Her shaking hands dropped the books and she staggered out of the room; her heart raced as she slammed the door shut behind her; she tripped over her feet and fell against the wall, half wanting to cry, half wanting to puke. She vowed to confront Frank about the books and the notes when he recovered, but that never happened. On the night of his death, Beverly returned home and burned the books along with the notepad.
The rain started coming down in a thick hiss. Lightning strobed through all the window blinds, the thunder continued rumbling, almost drowning out even the sound of the classical piano playing over the radio. Beverly inched forward and closed her eyes as if that helped her ears focus. Sweat started to form across her brow. And then she heard it:
Splot…splot…
Plishh!
Splot…splot…
Her Frank had come back—clawed his way through his coffin and through several feet of sopping wet ground. Months of waiting and hoping she’d get to see his face again…and there he was, right on the other side of the door. No more dreading of waking up alone for the next ten or twenty or thirty years.
“Beeeev…,” a hoarse voice gurlged out in the damp.
“Beeehvuuurleeey…”
“I…I’m hooome now!”
Beverly kept the cane firm in her right hand, and let her left linger near the deadbolt of the back door…and drew it back as if it were the bright orange end of a hot poker. As Frank’s words dribbled out against the backdrop of the storm, the elation drained from her entire being. It was Frank standing out there…but at the same time it wasn’t. Beverly didn’t know what the hell kind of intuition was telling her not to open that door for that…that husk, but she opted to listen to it. Frank’s body was outside; his soul was elsewhere.
She turned and ran back to her room. Dropping the wooden stick, she tore open the walk-in closest and reached for an unmarked metal box hidden behind the flimsy cardboard ones. With a grunt, she brought the oblong container to the neatly-folded covers of her bed and fumbled for the key hidden underneath the pajamas in her dresser. The key unlatched the lock with a deep click and she forced the lid up. Beverly pulled the hunting rifle from the foam bed and scooped up a handful of bullets; she chambered the rounds and barrel angled-down made her way through the hall and living room.
She listened again, through the rain and thunder.
Splot…
Chhhht…clop…
Chhht..
Only a thin sheet of glass and $35.00 plastic blinds separated her from whatever the hell was standing outside now. Beverly raised the gun, held it with her right hand and slid the butt under her armpit as she reached forward and turned the deadbolt with her left hand. She took a few steps back and properly raised and held the rifle. The barrel was aimed point-blank at the crease between the door and the frame; Beverly stilled herself, holding her breath—deadly focused.

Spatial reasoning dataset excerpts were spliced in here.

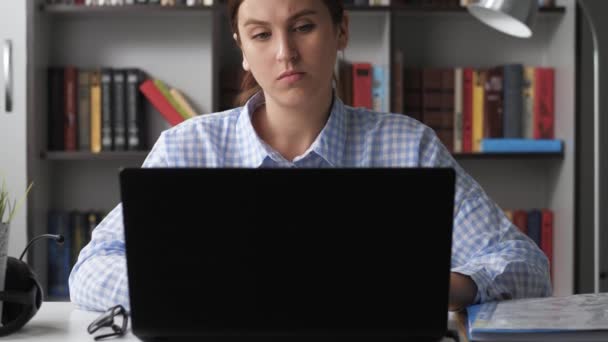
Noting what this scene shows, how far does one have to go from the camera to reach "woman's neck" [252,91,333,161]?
146 cm

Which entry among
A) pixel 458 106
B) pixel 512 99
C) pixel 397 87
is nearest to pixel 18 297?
pixel 397 87

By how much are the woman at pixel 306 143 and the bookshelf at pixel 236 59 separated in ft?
4.56

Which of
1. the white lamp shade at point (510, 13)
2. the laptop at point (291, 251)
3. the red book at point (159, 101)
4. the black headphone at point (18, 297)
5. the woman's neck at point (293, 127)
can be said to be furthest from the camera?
the red book at point (159, 101)

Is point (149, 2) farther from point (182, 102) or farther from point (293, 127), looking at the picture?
point (293, 127)

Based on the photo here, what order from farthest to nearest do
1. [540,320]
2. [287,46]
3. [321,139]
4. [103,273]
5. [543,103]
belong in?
[543,103], [321,139], [287,46], [103,273], [540,320]

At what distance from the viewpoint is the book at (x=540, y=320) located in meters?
0.93

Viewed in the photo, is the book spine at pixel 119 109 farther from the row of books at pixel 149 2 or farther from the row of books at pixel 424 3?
the row of books at pixel 424 3

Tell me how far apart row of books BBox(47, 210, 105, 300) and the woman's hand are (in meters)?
2.07

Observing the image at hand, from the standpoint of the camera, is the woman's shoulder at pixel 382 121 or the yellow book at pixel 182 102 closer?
the woman's shoulder at pixel 382 121

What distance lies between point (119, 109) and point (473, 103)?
130 centimetres

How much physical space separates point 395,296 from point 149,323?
0.27 m

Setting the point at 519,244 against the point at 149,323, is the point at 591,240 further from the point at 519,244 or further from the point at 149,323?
the point at 149,323

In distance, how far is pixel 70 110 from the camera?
2.92m

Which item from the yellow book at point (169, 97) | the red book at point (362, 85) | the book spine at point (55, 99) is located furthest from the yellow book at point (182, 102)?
the red book at point (362, 85)
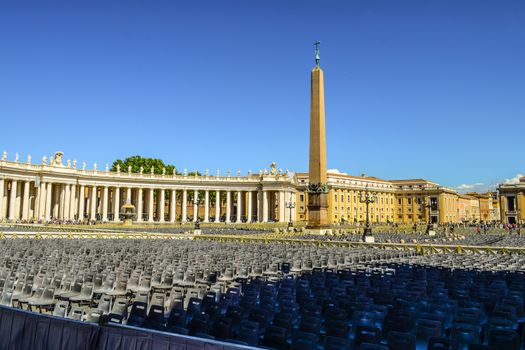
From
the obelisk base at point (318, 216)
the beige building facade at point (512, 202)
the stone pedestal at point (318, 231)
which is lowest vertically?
the stone pedestal at point (318, 231)

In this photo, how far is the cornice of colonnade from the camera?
7656 centimetres

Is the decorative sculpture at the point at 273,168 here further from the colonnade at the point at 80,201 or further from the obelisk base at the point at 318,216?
A: the obelisk base at the point at 318,216

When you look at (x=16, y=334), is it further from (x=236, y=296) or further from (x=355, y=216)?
(x=355, y=216)

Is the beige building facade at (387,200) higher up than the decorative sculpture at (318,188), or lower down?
higher up

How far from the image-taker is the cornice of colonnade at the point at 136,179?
76.6 metres

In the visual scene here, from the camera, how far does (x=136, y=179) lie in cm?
9175

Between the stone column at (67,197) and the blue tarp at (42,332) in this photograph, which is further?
the stone column at (67,197)

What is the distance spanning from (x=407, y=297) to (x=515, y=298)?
240cm

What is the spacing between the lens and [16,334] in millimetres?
6559

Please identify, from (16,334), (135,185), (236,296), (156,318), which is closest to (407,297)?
(236,296)

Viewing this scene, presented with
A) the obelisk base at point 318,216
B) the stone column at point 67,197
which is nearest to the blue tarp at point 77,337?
the obelisk base at point 318,216

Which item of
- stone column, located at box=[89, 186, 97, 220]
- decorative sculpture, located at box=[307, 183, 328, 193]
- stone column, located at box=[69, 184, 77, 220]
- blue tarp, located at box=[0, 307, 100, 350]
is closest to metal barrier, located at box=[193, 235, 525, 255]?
decorative sculpture, located at box=[307, 183, 328, 193]

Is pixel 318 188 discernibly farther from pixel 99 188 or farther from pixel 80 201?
pixel 99 188

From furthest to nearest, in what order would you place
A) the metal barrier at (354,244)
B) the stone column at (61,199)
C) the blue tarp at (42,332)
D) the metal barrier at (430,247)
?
the stone column at (61,199), the metal barrier at (354,244), the metal barrier at (430,247), the blue tarp at (42,332)
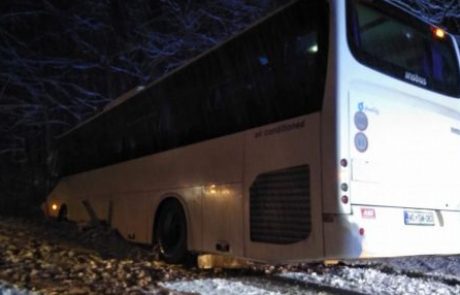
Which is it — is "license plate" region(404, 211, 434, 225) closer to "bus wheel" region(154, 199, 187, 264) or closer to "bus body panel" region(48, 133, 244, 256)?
"bus body panel" region(48, 133, 244, 256)

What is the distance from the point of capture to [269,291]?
7.53 meters

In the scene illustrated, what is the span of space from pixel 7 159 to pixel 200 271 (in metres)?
27.8

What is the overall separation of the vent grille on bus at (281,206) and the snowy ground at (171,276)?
34.0 inches

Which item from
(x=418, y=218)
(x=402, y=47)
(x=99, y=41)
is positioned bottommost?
(x=418, y=218)

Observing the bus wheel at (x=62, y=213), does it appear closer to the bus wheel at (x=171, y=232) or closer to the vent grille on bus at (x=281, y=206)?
the bus wheel at (x=171, y=232)

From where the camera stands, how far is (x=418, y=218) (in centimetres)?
722

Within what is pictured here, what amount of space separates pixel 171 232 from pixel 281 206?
135 inches

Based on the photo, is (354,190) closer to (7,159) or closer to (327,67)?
(327,67)

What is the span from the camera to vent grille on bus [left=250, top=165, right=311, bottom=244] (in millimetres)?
6777

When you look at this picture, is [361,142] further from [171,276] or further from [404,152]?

The door started to slide open. Slowly at first, but picked up speed. A drenched arm snaked through the blinds and swayed to and fro. A dark figure limped through. Soggy boots squelched into the carpet.
Stupid, stupid, stupid, Beverly repeated to herself. Nothing more than a sliver of hope kept her from having her beloved’s body from being cremated instead all those weeks ago. Foolish. She swallowed the lump in her throat and dug up that same amount of courage to squeeze her index finger and put it all to rest again.
“Hello Frank,” Beverly said flatly.
Without further hesitation, she fired.
A flash of light and a sharp crack pierced the night. Being so far from the nearest neighbor with rain coming down in thick sheets, one might have thought it to be another bolt of lightning in the storm.
***
“Poor Bev, having to put her husband back in the grave a second time.”
“Yeah, well, she could have just roasted him and spread his ashes everywhere–”
“It’s not always that easy to let go…”
“…Hmm…They both fucked around and they both found out.”
“You’re not wrong there. Now, let’s not dwell on the subject of death…and get back to the zombies and witches and all the other creatures upstairs.”
“Oh! The costume contest! We gotta get up there now so you can judge.”
“See you all tomorrow evening for our two other stories! Have a good night and a spooky rest of the weekend!”